____ ARTICLE

The second ground takes issue with the Tribunal’s adverse credibility finding. The applicant says that the finding is based on no evidence. I reject that contention. It is clear from the Tribunal’s decision that its adverse credibility finding was based upon its assessment of the evidence presented by the applicant himself.
As to the third ground, I invited the applicant to point to any country information that the Tribunal overlooked. He was not able to do so.
The fourth ground also takes issue with the Tribunal’s adverse credibility finding. In particular, it takes issue with the Tribunal’s finding that the applicant had fabricated claims and concocted evidence. The applicant relies upon two reported decisions of the Federal Court. As I explained to the applicant in this connection, it is important to draw a distinction between a finding that someone has fabricated a purportedly corroborating document, and other evidence.

________
____ MATERIAL

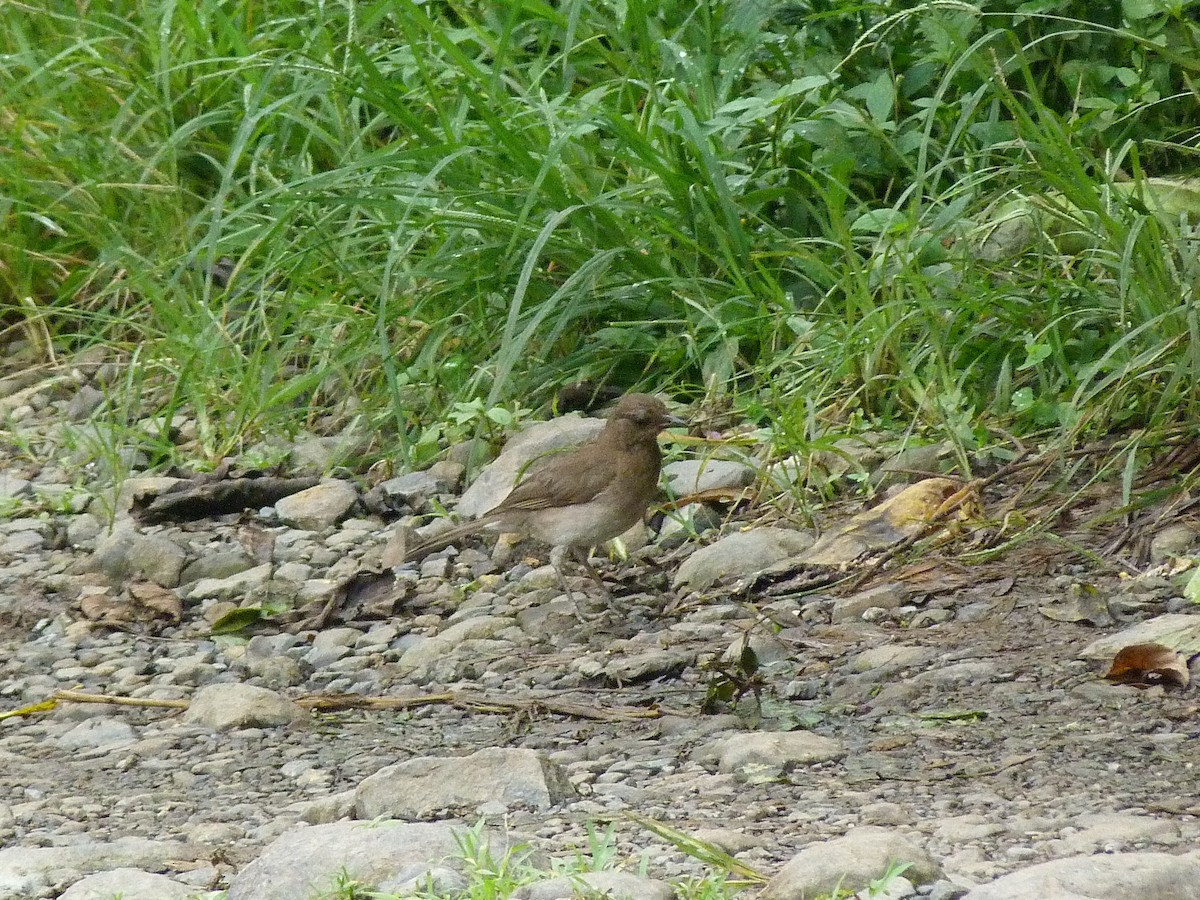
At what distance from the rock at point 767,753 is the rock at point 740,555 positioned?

________

EXERCISES TO COMPLETE:
- a) In the judgment, what did the applicant rely upon in support of the fourth ground?
- b) Write out the passage of the judgment that begins at the words "The second ground" and stops after the words "able to do so.".

PER-TASK OUTPUTS:
- a) Two reported decisions of the Federal Court.

- b)
The second ground takes issue with the Tribunal’s adverse credibility finding. The applicant says that the finding is based on no evidence. I reject that contention. It is clear from the Tribunal’s decision that its adverse credibility finding was based upon its assessment of the evidence presented by the applicant himself.
As to the third ground, I invited the applicant to point to any country information that the Tribunal overlooked. He was not able to do so.